Nope, it actually happened two years in a row. New England and St. Louis missed the 2002 playoffs after Super Bowl 36. The following year, the Super Bowl 37 teams, Tampa Bay and Oakland, both missed the 2003 playoffs.

Well it doesn't happen very often though Oakland missed the following year because that team was old I guess that also applied to Tampa Bay.  New England missed because Brady was injured the following season and I guess St. Louis missed because of injuries and age.

I think you're thinking of 2008; Brady did suffer a shoulder separation in 2002, but it wasn't until the end of the season when the Patriots were already severely underperforming expectations. 2008 was the year that Bernard Pollard tore Brady's ACL and knocked him out for all but the first 15 or so minutes of the season. Oakland and St.

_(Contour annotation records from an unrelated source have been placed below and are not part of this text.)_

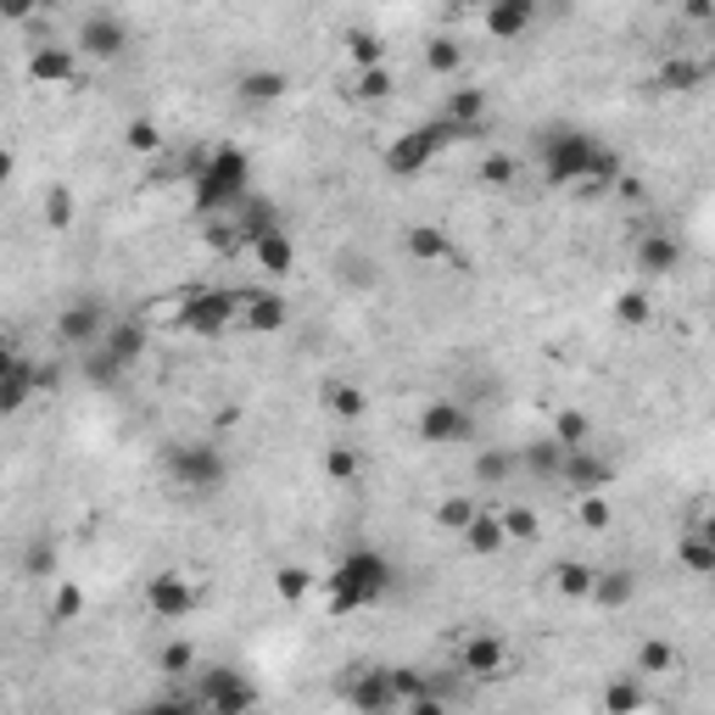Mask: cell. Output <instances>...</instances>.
I'll return each instance as SVG.
<instances>
[{
	"label": "cell",
	"mask_w": 715,
	"mask_h": 715,
	"mask_svg": "<svg viewBox=\"0 0 715 715\" xmlns=\"http://www.w3.org/2000/svg\"><path fill=\"white\" fill-rule=\"evenodd\" d=\"M542 174L548 185H581V190H609L626 163L598 140V135H581V129H554L542 140Z\"/></svg>",
	"instance_id": "1"
},
{
	"label": "cell",
	"mask_w": 715,
	"mask_h": 715,
	"mask_svg": "<svg viewBox=\"0 0 715 715\" xmlns=\"http://www.w3.org/2000/svg\"><path fill=\"white\" fill-rule=\"evenodd\" d=\"M392 581H398V570H392V559H386L381 548H358V554H346V559L330 570V581H324L330 615H358V609L381 604V598L392 592Z\"/></svg>",
	"instance_id": "2"
},
{
	"label": "cell",
	"mask_w": 715,
	"mask_h": 715,
	"mask_svg": "<svg viewBox=\"0 0 715 715\" xmlns=\"http://www.w3.org/2000/svg\"><path fill=\"white\" fill-rule=\"evenodd\" d=\"M190 190H196V213H207V218L235 213V207L252 196V163H246V151H241V146H213V151L202 157Z\"/></svg>",
	"instance_id": "3"
},
{
	"label": "cell",
	"mask_w": 715,
	"mask_h": 715,
	"mask_svg": "<svg viewBox=\"0 0 715 715\" xmlns=\"http://www.w3.org/2000/svg\"><path fill=\"white\" fill-rule=\"evenodd\" d=\"M459 140H476V135L459 129V124H448V118H431V124H420V129H409L403 140L386 146V168H392L398 179H414V174H425V168L437 163L442 146H459Z\"/></svg>",
	"instance_id": "4"
},
{
	"label": "cell",
	"mask_w": 715,
	"mask_h": 715,
	"mask_svg": "<svg viewBox=\"0 0 715 715\" xmlns=\"http://www.w3.org/2000/svg\"><path fill=\"white\" fill-rule=\"evenodd\" d=\"M168 476H174L185 492L207 498L213 487L229 481V459H224L218 442H179V448H168Z\"/></svg>",
	"instance_id": "5"
},
{
	"label": "cell",
	"mask_w": 715,
	"mask_h": 715,
	"mask_svg": "<svg viewBox=\"0 0 715 715\" xmlns=\"http://www.w3.org/2000/svg\"><path fill=\"white\" fill-rule=\"evenodd\" d=\"M241 313H246V291H190V296H179L174 319L190 335H224L229 324H241Z\"/></svg>",
	"instance_id": "6"
},
{
	"label": "cell",
	"mask_w": 715,
	"mask_h": 715,
	"mask_svg": "<svg viewBox=\"0 0 715 715\" xmlns=\"http://www.w3.org/2000/svg\"><path fill=\"white\" fill-rule=\"evenodd\" d=\"M257 682L246 676V670H235V665H213L207 676H202V704H207V715H252L257 709Z\"/></svg>",
	"instance_id": "7"
},
{
	"label": "cell",
	"mask_w": 715,
	"mask_h": 715,
	"mask_svg": "<svg viewBox=\"0 0 715 715\" xmlns=\"http://www.w3.org/2000/svg\"><path fill=\"white\" fill-rule=\"evenodd\" d=\"M470 437H476V414H470L464 403L437 398V403L420 409V442H425V448H459V442H470Z\"/></svg>",
	"instance_id": "8"
},
{
	"label": "cell",
	"mask_w": 715,
	"mask_h": 715,
	"mask_svg": "<svg viewBox=\"0 0 715 715\" xmlns=\"http://www.w3.org/2000/svg\"><path fill=\"white\" fill-rule=\"evenodd\" d=\"M107 302L101 296H79V302H68L62 313H57V335L68 341V346H79V352H90V346H101V335H107Z\"/></svg>",
	"instance_id": "9"
},
{
	"label": "cell",
	"mask_w": 715,
	"mask_h": 715,
	"mask_svg": "<svg viewBox=\"0 0 715 715\" xmlns=\"http://www.w3.org/2000/svg\"><path fill=\"white\" fill-rule=\"evenodd\" d=\"M146 609H151L157 620H185V615L196 609V581L179 576V570H157V576L146 581Z\"/></svg>",
	"instance_id": "10"
},
{
	"label": "cell",
	"mask_w": 715,
	"mask_h": 715,
	"mask_svg": "<svg viewBox=\"0 0 715 715\" xmlns=\"http://www.w3.org/2000/svg\"><path fill=\"white\" fill-rule=\"evenodd\" d=\"M459 670H464L470 682L503 676V670H509V643H503L498 631H470V637L459 643Z\"/></svg>",
	"instance_id": "11"
},
{
	"label": "cell",
	"mask_w": 715,
	"mask_h": 715,
	"mask_svg": "<svg viewBox=\"0 0 715 715\" xmlns=\"http://www.w3.org/2000/svg\"><path fill=\"white\" fill-rule=\"evenodd\" d=\"M79 46H85V57H96V62H118L124 46H129V23H124L118 12H90V18L79 23Z\"/></svg>",
	"instance_id": "12"
},
{
	"label": "cell",
	"mask_w": 715,
	"mask_h": 715,
	"mask_svg": "<svg viewBox=\"0 0 715 715\" xmlns=\"http://www.w3.org/2000/svg\"><path fill=\"white\" fill-rule=\"evenodd\" d=\"M346 698H352V709H358V715H392V709H398V693H392L386 665H364V670L352 676Z\"/></svg>",
	"instance_id": "13"
},
{
	"label": "cell",
	"mask_w": 715,
	"mask_h": 715,
	"mask_svg": "<svg viewBox=\"0 0 715 715\" xmlns=\"http://www.w3.org/2000/svg\"><path fill=\"white\" fill-rule=\"evenodd\" d=\"M146 341H151V324H146V313H124V319H112L107 324V335H101V352L112 358V364H135V358L146 352Z\"/></svg>",
	"instance_id": "14"
},
{
	"label": "cell",
	"mask_w": 715,
	"mask_h": 715,
	"mask_svg": "<svg viewBox=\"0 0 715 715\" xmlns=\"http://www.w3.org/2000/svg\"><path fill=\"white\" fill-rule=\"evenodd\" d=\"M29 79L35 85H74L79 79V51L74 46H35L29 51Z\"/></svg>",
	"instance_id": "15"
},
{
	"label": "cell",
	"mask_w": 715,
	"mask_h": 715,
	"mask_svg": "<svg viewBox=\"0 0 715 715\" xmlns=\"http://www.w3.org/2000/svg\"><path fill=\"white\" fill-rule=\"evenodd\" d=\"M676 263H682V246H676L665 229H648V235L637 241V252H631V268H637L643 280H665V274H676Z\"/></svg>",
	"instance_id": "16"
},
{
	"label": "cell",
	"mask_w": 715,
	"mask_h": 715,
	"mask_svg": "<svg viewBox=\"0 0 715 715\" xmlns=\"http://www.w3.org/2000/svg\"><path fill=\"white\" fill-rule=\"evenodd\" d=\"M442 118H448V124H459V129H470V135H487L492 101H487V90L464 85V90H448V101H442Z\"/></svg>",
	"instance_id": "17"
},
{
	"label": "cell",
	"mask_w": 715,
	"mask_h": 715,
	"mask_svg": "<svg viewBox=\"0 0 715 715\" xmlns=\"http://www.w3.org/2000/svg\"><path fill=\"white\" fill-rule=\"evenodd\" d=\"M481 23H487L492 40H520V35L537 23V0H492Z\"/></svg>",
	"instance_id": "18"
},
{
	"label": "cell",
	"mask_w": 715,
	"mask_h": 715,
	"mask_svg": "<svg viewBox=\"0 0 715 715\" xmlns=\"http://www.w3.org/2000/svg\"><path fill=\"white\" fill-rule=\"evenodd\" d=\"M609 476H615V470H609L592 448H576V453H565V464H559V481H570L576 498H581V492H604Z\"/></svg>",
	"instance_id": "19"
},
{
	"label": "cell",
	"mask_w": 715,
	"mask_h": 715,
	"mask_svg": "<svg viewBox=\"0 0 715 715\" xmlns=\"http://www.w3.org/2000/svg\"><path fill=\"white\" fill-rule=\"evenodd\" d=\"M403 252L414 263H453V235L442 224H409L403 229Z\"/></svg>",
	"instance_id": "20"
},
{
	"label": "cell",
	"mask_w": 715,
	"mask_h": 715,
	"mask_svg": "<svg viewBox=\"0 0 715 715\" xmlns=\"http://www.w3.org/2000/svg\"><path fill=\"white\" fill-rule=\"evenodd\" d=\"M241 101L246 107H268V101H280L285 90H291V79L280 74V68H252V74H241Z\"/></svg>",
	"instance_id": "21"
},
{
	"label": "cell",
	"mask_w": 715,
	"mask_h": 715,
	"mask_svg": "<svg viewBox=\"0 0 715 715\" xmlns=\"http://www.w3.org/2000/svg\"><path fill=\"white\" fill-rule=\"evenodd\" d=\"M676 559H682L687 576H715V537H709L704 526H693V531L676 542Z\"/></svg>",
	"instance_id": "22"
},
{
	"label": "cell",
	"mask_w": 715,
	"mask_h": 715,
	"mask_svg": "<svg viewBox=\"0 0 715 715\" xmlns=\"http://www.w3.org/2000/svg\"><path fill=\"white\" fill-rule=\"evenodd\" d=\"M631 592H637V576H631V570H598V581H592L587 598H592L598 609H626Z\"/></svg>",
	"instance_id": "23"
},
{
	"label": "cell",
	"mask_w": 715,
	"mask_h": 715,
	"mask_svg": "<svg viewBox=\"0 0 715 715\" xmlns=\"http://www.w3.org/2000/svg\"><path fill=\"white\" fill-rule=\"evenodd\" d=\"M324 409H330L335 420H364V414H370V392L352 386V381H330V386H324Z\"/></svg>",
	"instance_id": "24"
},
{
	"label": "cell",
	"mask_w": 715,
	"mask_h": 715,
	"mask_svg": "<svg viewBox=\"0 0 715 715\" xmlns=\"http://www.w3.org/2000/svg\"><path fill=\"white\" fill-rule=\"evenodd\" d=\"M252 252H257V263H263L268 274H291V268H296V246H291V235H285V229L257 235V241H252Z\"/></svg>",
	"instance_id": "25"
},
{
	"label": "cell",
	"mask_w": 715,
	"mask_h": 715,
	"mask_svg": "<svg viewBox=\"0 0 715 715\" xmlns=\"http://www.w3.org/2000/svg\"><path fill=\"white\" fill-rule=\"evenodd\" d=\"M285 319H291L285 296H246V313H241V324H246V330L268 335V330H285Z\"/></svg>",
	"instance_id": "26"
},
{
	"label": "cell",
	"mask_w": 715,
	"mask_h": 715,
	"mask_svg": "<svg viewBox=\"0 0 715 715\" xmlns=\"http://www.w3.org/2000/svg\"><path fill=\"white\" fill-rule=\"evenodd\" d=\"M548 442L565 448V453H576V448L592 442V420H587L581 409H554V437H548Z\"/></svg>",
	"instance_id": "27"
},
{
	"label": "cell",
	"mask_w": 715,
	"mask_h": 715,
	"mask_svg": "<svg viewBox=\"0 0 715 715\" xmlns=\"http://www.w3.org/2000/svg\"><path fill=\"white\" fill-rule=\"evenodd\" d=\"M459 537H464V548H470V554H481V559H487V554H498V548L509 542V537H503V520H498V515H487V509H476V520H470Z\"/></svg>",
	"instance_id": "28"
},
{
	"label": "cell",
	"mask_w": 715,
	"mask_h": 715,
	"mask_svg": "<svg viewBox=\"0 0 715 715\" xmlns=\"http://www.w3.org/2000/svg\"><path fill=\"white\" fill-rule=\"evenodd\" d=\"M548 581H554V592H559V598H587V592H592V581H598V570H592V565H581V559H559V565L548 570Z\"/></svg>",
	"instance_id": "29"
},
{
	"label": "cell",
	"mask_w": 715,
	"mask_h": 715,
	"mask_svg": "<svg viewBox=\"0 0 715 715\" xmlns=\"http://www.w3.org/2000/svg\"><path fill=\"white\" fill-rule=\"evenodd\" d=\"M392 90H398L392 68H364V74H352V101H364V107L392 101Z\"/></svg>",
	"instance_id": "30"
},
{
	"label": "cell",
	"mask_w": 715,
	"mask_h": 715,
	"mask_svg": "<svg viewBox=\"0 0 715 715\" xmlns=\"http://www.w3.org/2000/svg\"><path fill=\"white\" fill-rule=\"evenodd\" d=\"M268 581H274V598L280 604H307L313 598V570L307 565H280Z\"/></svg>",
	"instance_id": "31"
},
{
	"label": "cell",
	"mask_w": 715,
	"mask_h": 715,
	"mask_svg": "<svg viewBox=\"0 0 715 715\" xmlns=\"http://www.w3.org/2000/svg\"><path fill=\"white\" fill-rule=\"evenodd\" d=\"M29 403H35V364L23 358V370L0 381V414H23Z\"/></svg>",
	"instance_id": "32"
},
{
	"label": "cell",
	"mask_w": 715,
	"mask_h": 715,
	"mask_svg": "<svg viewBox=\"0 0 715 715\" xmlns=\"http://www.w3.org/2000/svg\"><path fill=\"white\" fill-rule=\"evenodd\" d=\"M637 709H643V682L637 676L604 682V715H637Z\"/></svg>",
	"instance_id": "33"
},
{
	"label": "cell",
	"mask_w": 715,
	"mask_h": 715,
	"mask_svg": "<svg viewBox=\"0 0 715 715\" xmlns=\"http://www.w3.org/2000/svg\"><path fill=\"white\" fill-rule=\"evenodd\" d=\"M631 670H637V676H665V670H676V648H670L665 637H643Z\"/></svg>",
	"instance_id": "34"
},
{
	"label": "cell",
	"mask_w": 715,
	"mask_h": 715,
	"mask_svg": "<svg viewBox=\"0 0 715 715\" xmlns=\"http://www.w3.org/2000/svg\"><path fill=\"white\" fill-rule=\"evenodd\" d=\"M85 587L79 581H57V592H51V626H74L79 615H85Z\"/></svg>",
	"instance_id": "35"
},
{
	"label": "cell",
	"mask_w": 715,
	"mask_h": 715,
	"mask_svg": "<svg viewBox=\"0 0 715 715\" xmlns=\"http://www.w3.org/2000/svg\"><path fill=\"white\" fill-rule=\"evenodd\" d=\"M704 74H709L704 62H693V57H670V62L659 68V85H665V90H698V85H704Z\"/></svg>",
	"instance_id": "36"
},
{
	"label": "cell",
	"mask_w": 715,
	"mask_h": 715,
	"mask_svg": "<svg viewBox=\"0 0 715 715\" xmlns=\"http://www.w3.org/2000/svg\"><path fill=\"white\" fill-rule=\"evenodd\" d=\"M235 213H241V235H246V241H257V235L280 229V213H274V202H252V196H246Z\"/></svg>",
	"instance_id": "37"
},
{
	"label": "cell",
	"mask_w": 715,
	"mask_h": 715,
	"mask_svg": "<svg viewBox=\"0 0 715 715\" xmlns=\"http://www.w3.org/2000/svg\"><path fill=\"white\" fill-rule=\"evenodd\" d=\"M358 470H364V459H358V448H346V442H335V448H324V476H330L335 487H346V481H358Z\"/></svg>",
	"instance_id": "38"
},
{
	"label": "cell",
	"mask_w": 715,
	"mask_h": 715,
	"mask_svg": "<svg viewBox=\"0 0 715 715\" xmlns=\"http://www.w3.org/2000/svg\"><path fill=\"white\" fill-rule=\"evenodd\" d=\"M346 57H352V68L364 74V68H386V46H381V35H346Z\"/></svg>",
	"instance_id": "39"
},
{
	"label": "cell",
	"mask_w": 715,
	"mask_h": 715,
	"mask_svg": "<svg viewBox=\"0 0 715 715\" xmlns=\"http://www.w3.org/2000/svg\"><path fill=\"white\" fill-rule=\"evenodd\" d=\"M425 68H431L437 79H453V74L464 68V51H459V40H431V46H425Z\"/></svg>",
	"instance_id": "40"
},
{
	"label": "cell",
	"mask_w": 715,
	"mask_h": 715,
	"mask_svg": "<svg viewBox=\"0 0 715 715\" xmlns=\"http://www.w3.org/2000/svg\"><path fill=\"white\" fill-rule=\"evenodd\" d=\"M74 213H79V207H74V190H68V185H51V190H46V229H57V235L74 229Z\"/></svg>",
	"instance_id": "41"
},
{
	"label": "cell",
	"mask_w": 715,
	"mask_h": 715,
	"mask_svg": "<svg viewBox=\"0 0 715 715\" xmlns=\"http://www.w3.org/2000/svg\"><path fill=\"white\" fill-rule=\"evenodd\" d=\"M576 520H581L587 531H609V526H615V509H609L604 492H581V498H576Z\"/></svg>",
	"instance_id": "42"
},
{
	"label": "cell",
	"mask_w": 715,
	"mask_h": 715,
	"mask_svg": "<svg viewBox=\"0 0 715 715\" xmlns=\"http://www.w3.org/2000/svg\"><path fill=\"white\" fill-rule=\"evenodd\" d=\"M559 464H565V448H554V442H531V448H526V470H531V476L559 481Z\"/></svg>",
	"instance_id": "43"
},
{
	"label": "cell",
	"mask_w": 715,
	"mask_h": 715,
	"mask_svg": "<svg viewBox=\"0 0 715 715\" xmlns=\"http://www.w3.org/2000/svg\"><path fill=\"white\" fill-rule=\"evenodd\" d=\"M124 146H129V151H140V157H151V151H163V129H157L151 118H129Z\"/></svg>",
	"instance_id": "44"
},
{
	"label": "cell",
	"mask_w": 715,
	"mask_h": 715,
	"mask_svg": "<svg viewBox=\"0 0 715 715\" xmlns=\"http://www.w3.org/2000/svg\"><path fill=\"white\" fill-rule=\"evenodd\" d=\"M498 520H503V537L509 542H537V531H542V520L531 509H503Z\"/></svg>",
	"instance_id": "45"
},
{
	"label": "cell",
	"mask_w": 715,
	"mask_h": 715,
	"mask_svg": "<svg viewBox=\"0 0 715 715\" xmlns=\"http://www.w3.org/2000/svg\"><path fill=\"white\" fill-rule=\"evenodd\" d=\"M85 375H90L96 386H118V381H124V364H112L101 346H90V352H85Z\"/></svg>",
	"instance_id": "46"
},
{
	"label": "cell",
	"mask_w": 715,
	"mask_h": 715,
	"mask_svg": "<svg viewBox=\"0 0 715 715\" xmlns=\"http://www.w3.org/2000/svg\"><path fill=\"white\" fill-rule=\"evenodd\" d=\"M615 313H620V324H648L654 319V302H648V291H620L615 296Z\"/></svg>",
	"instance_id": "47"
},
{
	"label": "cell",
	"mask_w": 715,
	"mask_h": 715,
	"mask_svg": "<svg viewBox=\"0 0 715 715\" xmlns=\"http://www.w3.org/2000/svg\"><path fill=\"white\" fill-rule=\"evenodd\" d=\"M470 520H476V503H470V498H442V503H437V526H442V531H464Z\"/></svg>",
	"instance_id": "48"
},
{
	"label": "cell",
	"mask_w": 715,
	"mask_h": 715,
	"mask_svg": "<svg viewBox=\"0 0 715 715\" xmlns=\"http://www.w3.org/2000/svg\"><path fill=\"white\" fill-rule=\"evenodd\" d=\"M157 665L168 670V676H185V670H196V643H185V637H174L163 654H157Z\"/></svg>",
	"instance_id": "49"
},
{
	"label": "cell",
	"mask_w": 715,
	"mask_h": 715,
	"mask_svg": "<svg viewBox=\"0 0 715 715\" xmlns=\"http://www.w3.org/2000/svg\"><path fill=\"white\" fill-rule=\"evenodd\" d=\"M386 676H392V693H398V704H409V698L431 693V687H425V676H420L414 665H386Z\"/></svg>",
	"instance_id": "50"
},
{
	"label": "cell",
	"mask_w": 715,
	"mask_h": 715,
	"mask_svg": "<svg viewBox=\"0 0 715 715\" xmlns=\"http://www.w3.org/2000/svg\"><path fill=\"white\" fill-rule=\"evenodd\" d=\"M481 179H487V185H515V179H520V163H515L509 151H492V157L481 163Z\"/></svg>",
	"instance_id": "51"
},
{
	"label": "cell",
	"mask_w": 715,
	"mask_h": 715,
	"mask_svg": "<svg viewBox=\"0 0 715 715\" xmlns=\"http://www.w3.org/2000/svg\"><path fill=\"white\" fill-rule=\"evenodd\" d=\"M509 470H515L509 453H498V448H492V453H476V481H492V487H498Z\"/></svg>",
	"instance_id": "52"
},
{
	"label": "cell",
	"mask_w": 715,
	"mask_h": 715,
	"mask_svg": "<svg viewBox=\"0 0 715 715\" xmlns=\"http://www.w3.org/2000/svg\"><path fill=\"white\" fill-rule=\"evenodd\" d=\"M23 570H29V576H51V570H57V548H51L46 537H35L29 554H23Z\"/></svg>",
	"instance_id": "53"
},
{
	"label": "cell",
	"mask_w": 715,
	"mask_h": 715,
	"mask_svg": "<svg viewBox=\"0 0 715 715\" xmlns=\"http://www.w3.org/2000/svg\"><path fill=\"white\" fill-rule=\"evenodd\" d=\"M403 715H448V704H442L437 693H420V698H409V704H403Z\"/></svg>",
	"instance_id": "54"
},
{
	"label": "cell",
	"mask_w": 715,
	"mask_h": 715,
	"mask_svg": "<svg viewBox=\"0 0 715 715\" xmlns=\"http://www.w3.org/2000/svg\"><path fill=\"white\" fill-rule=\"evenodd\" d=\"M23 370V352L12 346V341H0V381H7V375H18Z\"/></svg>",
	"instance_id": "55"
},
{
	"label": "cell",
	"mask_w": 715,
	"mask_h": 715,
	"mask_svg": "<svg viewBox=\"0 0 715 715\" xmlns=\"http://www.w3.org/2000/svg\"><path fill=\"white\" fill-rule=\"evenodd\" d=\"M0 18H7V23H35V7H29V0H7Z\"/></svg>",
	"instance_id": "56"
},
{
	"label": "cell",
	"mask_w": 715,
	"mask_h": 715,
	"mask_svg": "<svg viewBox=\"0 0 715 715\" xmlns=\"http://www.w3.org/2000/svg\"><path fill=\"white\" fill-rule=\"evenodd\" d=\"M682 18H687V23H715V7H709V0H687Z\"/></svg>",
	"instance_id": "57"
},
{
	"label": "cell",
	"mask_w": 715,
	"mask_h": 715,
	"mask_svg": "<svg viewBox=\"0 0 715 715\" xmlns=\"http://www.w3.org/2000/svg\"><path fill=\"white\" fill-rule=\"evenodd\" d=\"M135 715H185V704H179V698H157V704H146V709H135Z\"/></svg>",
	"instance_id": "58"
},
{
	"label": "cell",
	"mask_w": 715,
	"mask_h": 715,
	"mask_svg": "<svg viewBox=\"0 0 715 715\" xmlns=\"http://www.w3.org/2000/svg\"><path fill=\"white\" fill-rule=\"evenodd\" d=\"M12 179H18V157L0 146V185H12Z\"/></svg>",
	"instance_id": "59"
}]
</instances>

Louis both lost their MVP caliber starting quarterbacks in the seasons following their Super Bowl losses, so part of their downturn is attributable to that. There's really no easy explanation for the 2002 Patriots or 2003 Bucs, however (especially the Bucs, as they had made the playoffs four straight years). Both teams were wildly inconsistent throughout the years following their Super Bowl wins, playing extremely well at times (Bucs shut out the NFC Finalist Eagles in Philly, while the Patriots blew out the eventual AFC East champion Jets by 37 points in Giants Stadium) and uncharateristically poorly at others.

It's likely that it was more a mental issue than some tangible problem such as age or injury. Teams can get complacent after winning (or reaching) a Super Bowl, especially if they fail to learn from their mistakes like I'm confident Carolina didn't. The Broncos have had the misfortune of being in what has suddenly become the NFL's toughest division and still having no QB. If I was them, I'd be looking into picking up Tony Romo or Jimmy Garoppolo after the season.